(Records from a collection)
»»
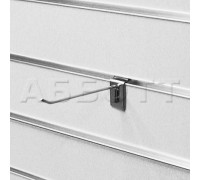 A291c/4p Крючок, длина 150мм, d=4мм, без наконечника, хром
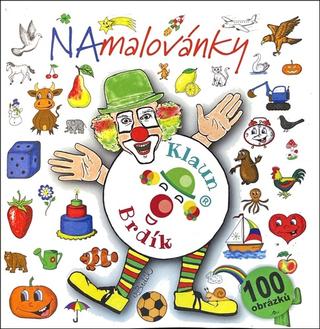 Doplnk. tovar: Namalovánky - Klaun Brdík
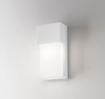 Immagine di Applique Bianca Squadrata Per Esterno IP54 1xE27 Section Isyluce 922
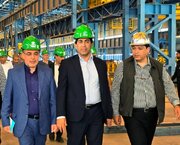گام‌های  فولاد غدیر نی‌ریز برای تکمیل زنجیره تولید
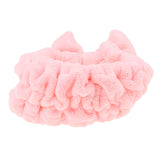 Maxbell Soft Bowknot Makeup Cosmetic Shower Bath Spa Elastic Hair Band Headband Pink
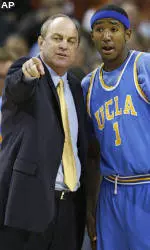 UCLA Men's Basketball To Host Kansas in Pac-10/Big 12 Hardwood Series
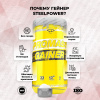Гейнер STEELPOWER PROMASS GAINER, 1500 гр, Арахис, Карамель, Нуга, Шоколад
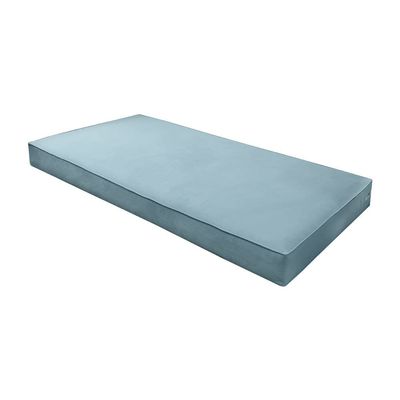 |SLIPCOVER ONLY| SamePipe 8" Twin-XL 80x39x8 Velvet Indoor Daybed Mattress Cover - AD355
««
**Exercise instructions**
Write out every line of the material above word for word, leaving out the pictures.

**Exercise result**
 A291c/4p Крючок, длина 150мм, d=4мм, без наконечника, хром
 Doplnk. tovar: Namalovánky - Klaun Brdík
 Immagine di Applique Bianca Squadrata Per Esterno IP54 1xE27 Section Isyluce 922
گام‌های  فولاد غدیر نی‌ریز برای تکمیل زنجیره تولید
 Maxbell Soft Bowknot Makeup Cosmetic Shower Bath Spa Elastic Hair Band Headband Pink
 UCLA Men's Basketball To Host Kansas in Pac-10/Big 12 Hardwood Series
Гейнер STEELPOWER PROMASS GAINER, 1500 гр, Арахис, Карамель, Нуга, Шоколад
 |SLIPCOVER ONLY| SamePipe 8" Twin-XL 80x39x8 Velvet Indoor Daybed Mattress Cover - AD355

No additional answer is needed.